Former trustee transitions from stay-at-home mom to photography business owner

Amelia Camurati
Sue Auriemma of Munsey Park transitioned from a stay-at-home mother to a business owner this year with her new photography business. (Photo courtesy of Sue Auriemma)

When Sue Auriemma, a former Village of Munsey Park trustee, was asked to join her mother on an instructional photography trip to Ireland, she said, she didn’t expect to form her own business soon after.

Sue Auriemma of Munsey Park turned a near-tragedy into a volunteer career to protect children. (Photo courtesy of Sue Auriemma)

In January, the former stay-at-home mother of 22 years started her own photography business, Susan Auriemma Photography, after years of photography night classes and photo sessions with her own family and friends.

Auriemma helped inspire her mother to dive back into photography years ago by buying her a camera as a birthday gift, and her mother returned the favor by inviting Auriemma on a group photography trip to Ireland with Peter Gordon of Explore Light Photography of Dublin.

“I went from 0 to 60 in a week in Ireland, but I also realized all the things I didn’t know,” Auriemma said.

Auriemma said she began gathering new equipment, such as a tripod, cable release and editing software like Lightroom before taking a second trip with Gordon — this time, to the Lofoten Islands in Norway.

Auriemma said she was planning to go to Iceland for the next trip instead, but when the trip was canceled and an opening became available for Norway, it only took one photo to convince her to take the trip.

Sue Auriemma took a second instructional photography trip with Peter Gordon of Explore Light Photography to the Lofoten Islands in Norway. (Photo courtesy of Sue Auriemma)

“Any amazing trip I’ve ever been on, whether it’s a vacation or a photography trip, has been based on a single photo where I looked at it and said ‘I need to go there. I have to go to that place, and it’s going to be amazing,’” Auriemma said. “It always works out. I’ve yet to see a picture of Hawaii where I feel that. It’s not on my bucket list because I haven’t seen that photo yet.”

After returning from Norway, Auriemma filed to create a limited liability company for her photography business.

“If you’re starting a business, you’re now a business owner,” Auriemma said. “I’m a professional photographer, but I also have to be an accountant, a webmaster and a marketing director. When I got my LLC paper, I texted my three kids, and my son wrote back ‘That’s kind of cool. Now both my parents own their own business.’”

Recently, Auriemma has been recruited by Manhasset real estate agents to photograph homes on the market after seeing her landscape photos.

“It’s the same set of technical skills,” Auriemma said. “It’s the same processing because it’s a landscape, just indoors.”

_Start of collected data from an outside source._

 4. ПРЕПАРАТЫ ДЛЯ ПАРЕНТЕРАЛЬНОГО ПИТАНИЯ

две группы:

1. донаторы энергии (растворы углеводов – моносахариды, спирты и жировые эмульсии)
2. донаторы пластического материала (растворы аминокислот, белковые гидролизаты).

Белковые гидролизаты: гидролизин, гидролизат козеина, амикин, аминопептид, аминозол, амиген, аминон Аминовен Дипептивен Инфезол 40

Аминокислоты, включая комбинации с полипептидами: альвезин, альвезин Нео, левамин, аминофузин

(Photo courtesy of Sue Auriemma)

Auriemma, who has always been known for her attention to safety, began working with Kids and Cars, an organization dedicated to improve children’s safety in and around cars after she hit her then 3-year-old daughter Kate while backing out of the driveway.

“When I left, I was backing out of my driveway, looking over my shoulder, and she got from the house to the side of my car outside of my peripheral vision,” Auriemma said. “I found out later from a neighbor that Kate got to the back door trying to get in, got knocked down, got back up and went to the right rear corner of the car, and I hit her with the car.”

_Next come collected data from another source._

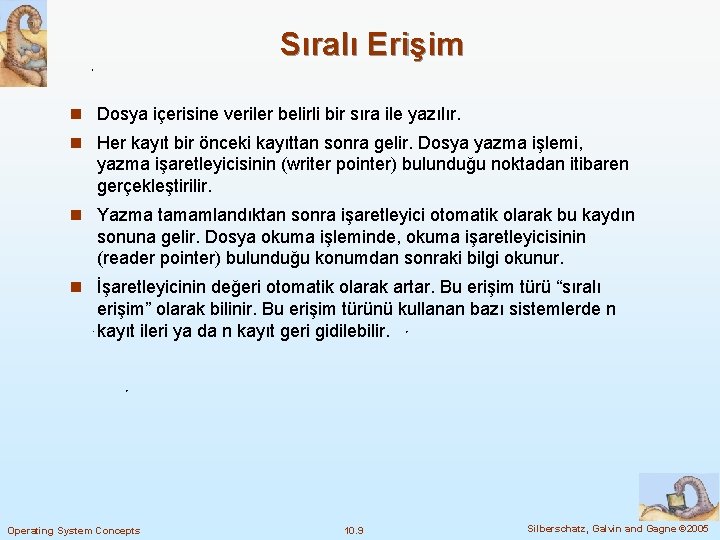 Sıralı Erişim

Dosya içerisine veriler belirli bir sıra ile yazılır.

Her kayıt bir önceki kayıttan sonra gelir. Dosya yazma işlemi, yazma işaretleyicisinin (writer pointer) bulunduğu noktadan itibaren gerçekleştirilir.

Yazma tamamlandıktan sonra işaretleyici otomatik olarak bu kaydın sonuna gelir. Dosya okuma işleminde, okuma işaretleyicisinin (reader pointer) bulunduğu konumdan sonraki bilgi okunur.

İşaretleyicinin değeri otomatik olarak artar. Bu erişim türü “sıralı erişim” olarak bilinir. Bu erişim türünü kullanan bazı sistemlerde n kayıt ileri ya da n kayıt geri gidilebilir.

Operating System Concepts

10.9

Silberschatz, Galvin and Gagne ©2005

Auriemma said she began her work with Kids and Cars because the group was working on legislation, which passed this year, requiring all new cars of more than 10,000 pounds to have backup cameras.

“Kids are small, quick and unpredictable, and none of my three children had ever left the house before,” Auriemma said. “The one time she left the house, she went behind my car.”

(Photo courtesy of Sue Auriemma)

Before the accident, Auriemma, originally from Newport, Rhode Island, had served as co-chairman of the Coalition for a Safer Manhasset, a board member for the Munsey Park Women’s Club and organized the Munsey Park Elementary School community service committee.

In recent years, Auriemma also served one term as a Munsey Park trustee from 2012 through 2014.

During her work with the Coalition for a Safer Manhasset, Auriemma said she focused on pedestrian safety, especially around Plandome Road, and spent hours researching not only the problems Manhasset pedestrians face but also logical solutions for Nassau County, which then owned the road.

In 2004, Auriemma met with Nassau County Department of Public Works and county legislators to add the countdown clocks at Plandome Road crosswalks.

“The focus was on protecting pedestrians in and around Plandome Road, and my work there was more significant than my [Munsey Park] trustee work because we all recognized the need for crosswalks and pedestrian protection,” Auriemma said.